Say Goodby Moldy Cheese

Buying in bulk can often save you a bit of money. But with cheese, if it's not used right away, mold soon makes waste of that savings.You do your best to save money. You buy items in bulk to save a bit more. For most things, this isn’t a problem but cheese is different. You could buy a loaf of cheese, cut it into smaller portions, and freeze the extra but then when you need more cheese, you have to hope it’s thawed and ready.

Or if you’re like me, you get home from shopping, you put everything away, you’re tired, and you don’t give a second thought to the big block of cheese in the fridge. Then, when you need some cheese, you just start slicing or shredding, and put the remainder of cheese back in the fridge, knowing if you don’t do something to stop it, mold will soon make waste of any savings you accomplished.

What Causes Mold To Grow On Cheese?

Moldy Cheese

There are at least a couple of reasons mold will begin to form on your cheese…

  • Microbes on your hands. No matter how well you wash your hands, microscopic bacteria, fungus, and yeasts are a fact of life. When you touch the cheese, these microscopic organisms are transferred.
  • Fungus spores are everywhere. Your home has a unique mix of bacteria, molds, and yeasts floating in the air. These organisms will come in contact with your cheese.

No More Moldy Cheese

There are a few ways to reduce, or eliminate, the problem of mold forming on your cheese. There are special “cheese bags” and “cheese paper”. If you purchase your cheeses from a gourmet store, they may carry these items. However, it is recommended that these special cheese wrappers be replaced every time you unwrap the cheese.

Shredded CheeseYou could freeze your cheese but according to the National Dairy Council, although frozen cheese will remain safe to consume, it will typically change texture and often become crumbly once thawed.

This isn’t necessarily a problem if you plan to cook with the cheese but it requires some planning ahead to make sure the cheese is thawed when you need it.

I was looking for a simple, thrifty solution to this dilemma and happily I found it.
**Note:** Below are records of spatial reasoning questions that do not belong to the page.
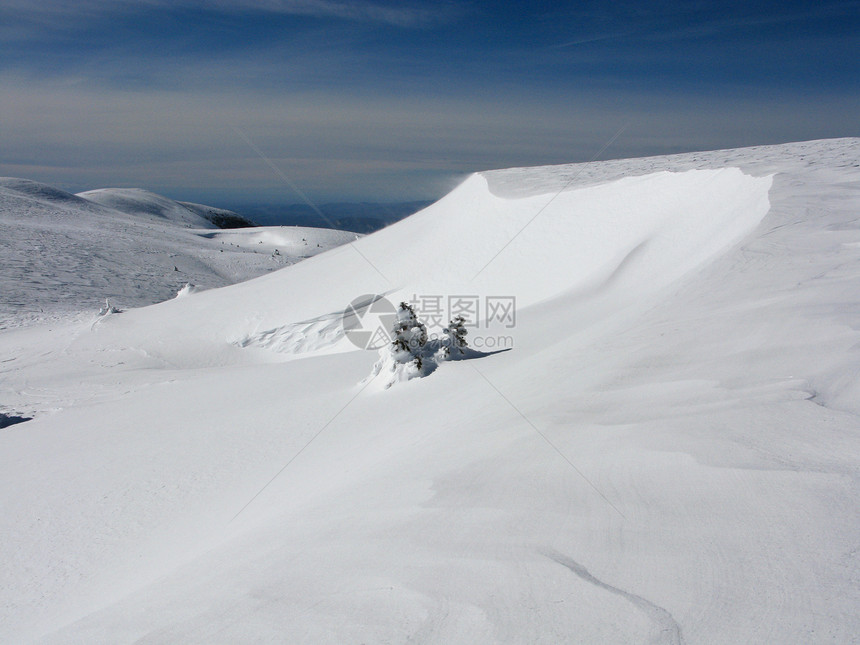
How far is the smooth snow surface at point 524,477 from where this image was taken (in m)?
1.92

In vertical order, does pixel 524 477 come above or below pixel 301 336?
above

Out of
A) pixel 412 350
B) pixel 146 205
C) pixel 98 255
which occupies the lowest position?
pixel 98 255

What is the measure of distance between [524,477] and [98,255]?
33.7 metres

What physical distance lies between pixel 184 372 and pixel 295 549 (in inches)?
437

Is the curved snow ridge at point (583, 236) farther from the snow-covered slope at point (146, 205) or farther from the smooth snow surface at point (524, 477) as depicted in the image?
the snow-covered slope at point (146, 205)

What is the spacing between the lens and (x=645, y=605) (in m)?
1.79

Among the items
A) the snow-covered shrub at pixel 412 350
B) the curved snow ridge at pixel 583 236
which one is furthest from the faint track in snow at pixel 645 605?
the curved snow ridge at pixel 583 236

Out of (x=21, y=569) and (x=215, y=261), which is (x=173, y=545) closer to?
(x=21, y=569)

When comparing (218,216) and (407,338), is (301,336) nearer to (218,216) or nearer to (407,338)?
(407,338)

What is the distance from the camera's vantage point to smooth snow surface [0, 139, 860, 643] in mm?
1918

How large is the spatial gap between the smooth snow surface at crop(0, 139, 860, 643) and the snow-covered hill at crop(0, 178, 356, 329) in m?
13.7

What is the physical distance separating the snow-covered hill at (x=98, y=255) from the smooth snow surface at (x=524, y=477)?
13674 mm

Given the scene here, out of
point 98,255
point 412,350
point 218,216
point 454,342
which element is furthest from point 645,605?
point 218,216

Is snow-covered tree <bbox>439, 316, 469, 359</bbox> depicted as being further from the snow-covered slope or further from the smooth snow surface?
the snow-covered slope
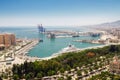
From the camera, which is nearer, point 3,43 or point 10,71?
point 10,71

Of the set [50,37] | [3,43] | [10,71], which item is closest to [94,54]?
[10,71]

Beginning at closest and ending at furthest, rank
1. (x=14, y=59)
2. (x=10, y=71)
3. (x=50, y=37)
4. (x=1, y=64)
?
(x=10, y=71) < (x=1, y=64) < (x=14, y=59) < (x=50, y=37)

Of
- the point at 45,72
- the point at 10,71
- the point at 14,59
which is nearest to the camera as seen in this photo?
the point at 45,72

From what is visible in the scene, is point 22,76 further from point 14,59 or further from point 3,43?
point 3,43

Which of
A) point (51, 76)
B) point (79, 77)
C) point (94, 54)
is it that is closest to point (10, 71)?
point (51, 76)

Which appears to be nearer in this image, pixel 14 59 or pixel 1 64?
pixel 1 64

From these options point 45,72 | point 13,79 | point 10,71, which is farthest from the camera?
point 10,71

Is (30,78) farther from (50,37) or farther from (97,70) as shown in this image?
(50,37)

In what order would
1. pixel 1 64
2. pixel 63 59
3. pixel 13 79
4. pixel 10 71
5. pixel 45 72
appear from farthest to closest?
1. pixel 1 64
2. pixel 63 59
3. pixel 10 71
4. pixel 45 72
5. pixel 13 79

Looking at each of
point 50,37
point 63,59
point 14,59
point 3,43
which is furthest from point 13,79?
point 50,37
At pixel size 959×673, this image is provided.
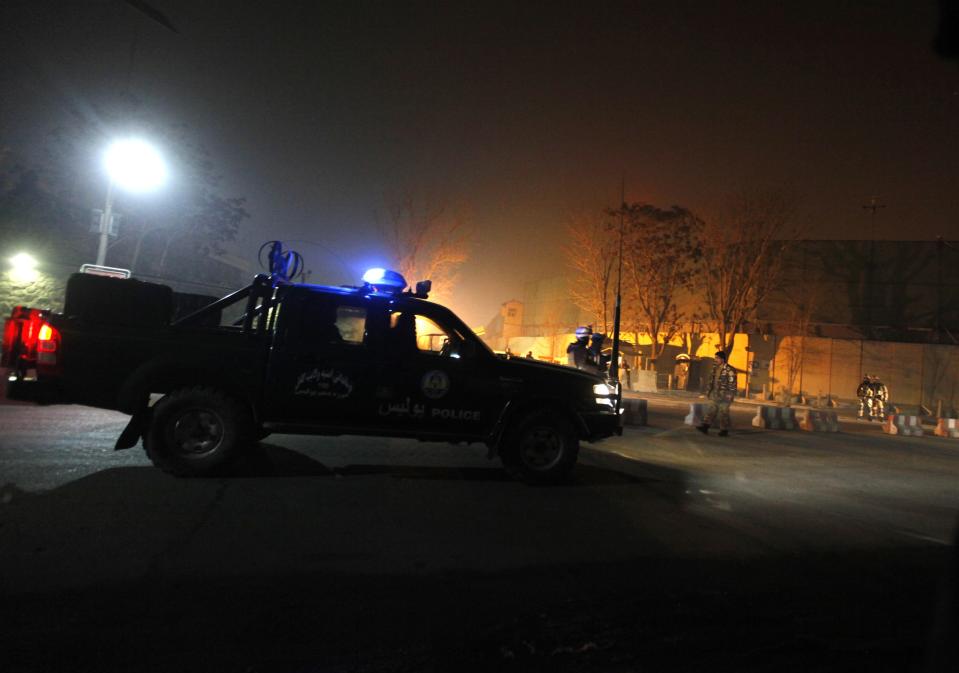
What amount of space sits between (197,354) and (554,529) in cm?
384

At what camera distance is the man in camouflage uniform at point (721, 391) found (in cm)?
1227

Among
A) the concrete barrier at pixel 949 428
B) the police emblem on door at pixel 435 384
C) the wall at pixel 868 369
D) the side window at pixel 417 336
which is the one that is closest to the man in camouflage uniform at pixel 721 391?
the side window at pixel 417 336

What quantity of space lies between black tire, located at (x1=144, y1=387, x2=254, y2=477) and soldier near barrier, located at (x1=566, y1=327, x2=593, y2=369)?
703 cm

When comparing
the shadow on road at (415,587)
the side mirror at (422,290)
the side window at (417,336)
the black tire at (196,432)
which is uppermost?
the side mirror at (422,290)

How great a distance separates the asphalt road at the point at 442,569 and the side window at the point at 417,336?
4.75 ft

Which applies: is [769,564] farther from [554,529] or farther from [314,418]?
[314,418]

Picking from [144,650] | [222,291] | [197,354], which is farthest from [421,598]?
[222,291]

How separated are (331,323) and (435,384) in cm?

Vinegar. Vinegar is a natural acid, totally non-toxic and safe. Biodegradable and fine for the environment. Vinegar is an easy choice as it’s a pantry staple for most people. Although vinegar has a strong smell, the fumes aren’t harmful.

In my research, I found that some cheese enthusiasts felt the idea of placing vinegar anywhere near cheese would destroy it’s flavor and smell. I didn’t find this to be true. I’m sure I don’t have a highly developed flavor palate but I didn’t notice any difference after using the vinegar and neither did my family. But I did notice there was no mold!

Stop Mold With Vinegar

Distilled White Vinegar is inexpensive, readily available, and kills most types of molds. If you prefer, Apple Cider Vinegar works just as well to prevent moldy cheese.

CheeseAfter you open a package of cheese…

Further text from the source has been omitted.